Reduce redundant file

giuliangiuseppe · March 21, 2016, 8:36am

Dear All,
I have to reduce the redundancy of a file that is like this:

a b 0
a c 0
a f 1
b a 1
b a 0
b c 1
d f 0 
g h 1
f d 1

Basically, this file describe a network with relative nodes and edges.
The nodes are the different letters and the edges are represented by the numbers (in particluar 0, means that the direction of edges is from left to right, 1 is viceversa).

As you may notice, some interaction are duplicates (in bold). For example interaction:

a b 0
b a 1

a-->b
b<--a

Are exactly the same. The first line interaction go from a to b (0 means inreaction go from left to right), in second line interaction still go from a to b (1 means interaction go from right to left).

What I would like is to filter the file above and output a file like this:

a b 0
a c 0
a f 1
b a 0
b c 1
d f 0 
g h 1

So, all the duplicated interaction are removed.
!Interactions

a b 0
b a 0

are not the same! Both go from left to right but is different the starting node.
a-->b
b-->a

Hope is clear.

Best

Giuliano

RudiC · March 21, 2016, 10:08am

Any attempts/thoughts/ideas from your side?

---------- Post updated at 15:08 ---------- Previous update was at 15:00 ----------

Howsoever, try

awk '
($2,$1) in B &&
B[$2,$1] != $3  {next
                }
!(($1,$2) in B) {B[$1,$2] = $3
                }
END     {for (b in B)   {split (b, C, SUBSEP)
                         print C[1], C[2], B
                        }
        }
' file
a b 0
a c 0
a f 1
b a 0
b c 1
d f 0
g h 1

The order of the output lines cannot be guaranteed.

giuliangiuseppe · March 21, 2016, 10:12am

Well, basically I can filter the file and exlude the interaction that are single.

a b 0
a c 0 
a f 1 
b a 1 
b a 0 
b c 1 
d f 0  
g h 1 
f d 1

In this case for each row I could check if value in column 1 is present in column 2 and viceversa. If so (present) the interaction is bidirectional.

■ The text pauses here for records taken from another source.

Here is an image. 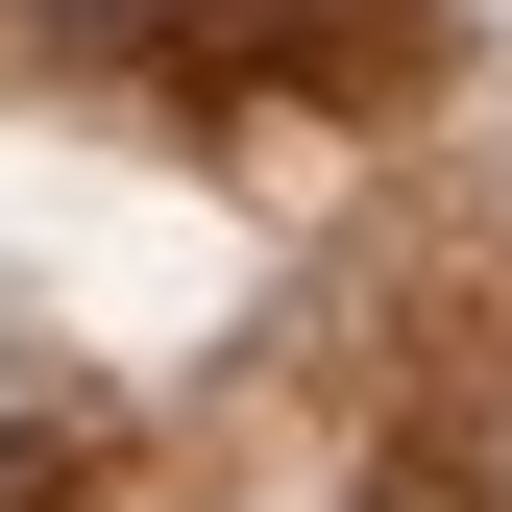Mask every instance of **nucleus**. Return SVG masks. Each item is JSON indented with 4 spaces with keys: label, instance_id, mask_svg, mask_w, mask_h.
I'll return each instance as SVG.
<instances>
[{
    "label": "nucleus",
    "instance_id": "1",
    "mask_svg": "<svg viewBox=\"0 0 512 512\" xmlns=\"http://www.w3.org/2000/svg\"><path fill=\"white\" fill-rule=\"evenodd\" d=\"M49 25H147V0H49Z\"/></svg>",
    "mask_w": 512,
    "mask_h": 512
}]
</instances>
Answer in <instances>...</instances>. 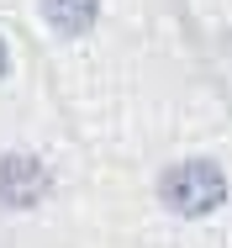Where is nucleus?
<instances>
[{
	"instance_id": "obj_1",
	"label": "nucleus",
	"mask_w": 232,
	"mask_h": 248,
	"mask_svg": "<svg viewBox=\"0 0 232 248\" xmlns=\"http://www.w3.org/2000/svg\"><path fill=\"white\" fill-rule=\"evenodd\" d=\"M158 196L180 217H206V211H217L227 201V180H222V169L211 158H185L158 180Z\"/></svg>"
},
{
	"instance_id": "obj_2",
	"label": "nucleus",
	"mask_w": 232,
	"mask_h": 248,
	"mask_svg": "<svg viewBox=\"0 0 232 248\" xmlns=\"http://www.w3.org/2000/svg\"><path fill=\"white\" fill-rule=\"evenodd\" d=\"M47 190V174H43V164L37 158H5L0 164V201L5 206H32V201Z\"/></svg>"
},
{
	"instance_id": "obj_3",
	"label": "nucleus",
	"mask_w": 232,
	"mask_h": 248,
	"mask_svg": "<svg viewBox=\"0 0 232 248\" xmlns=\"http://www.w3.org/2000/svg\"><path fill=\"white\" fill-rule=\"evenodd\" d=\"M95 5L100 0H43V21L53 32H69L74 37V32H85L95 21Z\"/></svg>"
},
{
	"instance_id": "obj_4",
	"label": "nucleus",
	"mask_w": 232,
	"mask_h": 248,
	"mask_svg": "<svg viewBox=\"0 0 232 248\" xmlns=\"http://www.w3.org/2000/svg\"><path fill=\"white\" fill-rule=\"evenodd\" d=\"M0 69H5V43H0Z\"/></svg>"
}]
</instances>
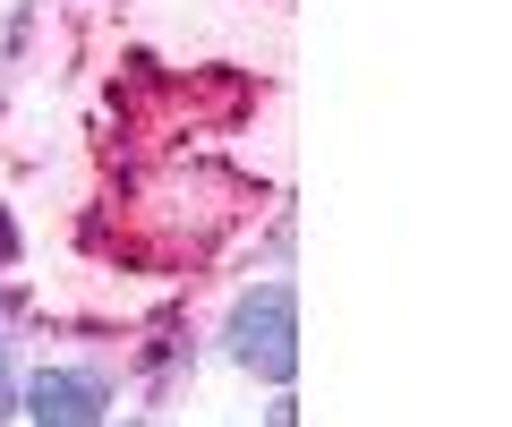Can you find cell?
<instances>
[{"label":"cell","mask_w":512,"mask_h":427,"mask_svg":"<svg viewBox=\"0 0 512 427\" xmlns=\"http://www.w3.org/2000/svg\"><path fill=\"white\" fill-rule=\"evenodd\" d=\"M26 402H35L43 427H94L103 419V385H94V376H35Z\"/></svg>","instance_id":"7a4b0ae2"},{"label":"cell","mask_w":512,"mask_h":427,"mask_svg":"<svg viewBox=\"0 0 512 427\" xmlns=\"http://www.w3.org/2000/svg\"><path fill=\"white\" fill-rule=\"evenodd\" d=\"M231 351H239V368L274 376V385L299 368V308H291V291H282V282H265L256 299H239V316H231Z\"/></svg>","instance_id":"6da1fadb"}]
</instances>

But still, no ideas in how to apply subsequent filter that is the most important.

I am trying to concatenate the column, sort but really I can't figure out anything.

Best

Giuliano

RudiC · March 21, 2016, 10:20am

Although above solution works for the sample given, it will fail for others, e.g. the sequence of a b 0 and a b 1 . Try this instead:

awk '
($2,$1,!$3) in B        {next
                        }

                        {B[$0]
                        }
END                     {for (b in B)   {split (b, C)
                         print C[1], C[2], C[3]
                        }
        }
' SUBSEP=" " file

rdrtx1 · March 21, 2016, 10:33am

try also:

awk '!a[($3) ? $1 : $2, ($3) ? $2 : $1]++' infile

Don_Cragun · March 21, 2016, 4:30pm

You could also write that so it only evaluates field 3 once:

awk '!($3 ? A[$2,$1]++ : A[$1,$2]++)' infile

Aia · March 21, 2016, 7:01pm

perl -lane '!$seen{$F[2]?"$F[1] $F[0] 0":$_}++ and print' giuliangiuseppe.input

a b 0
a c 0
a f 1
b a 0
b c 1
d f 0
g h 1

rovf · March 22, 2016, 3:33am

Wouldn't it much easier (from the viewpoint of understandibility) to first transform the file into a format, where the third column is always zero, i.e. if you have a line

X Y 1

you would replace it by

Y X 0

After this, you could simply use

sort -u

to remove duplicates.

By the way, if you ensure that the third column is always 0, it becomes redundant and you could remove it completely, making the file format even simpler.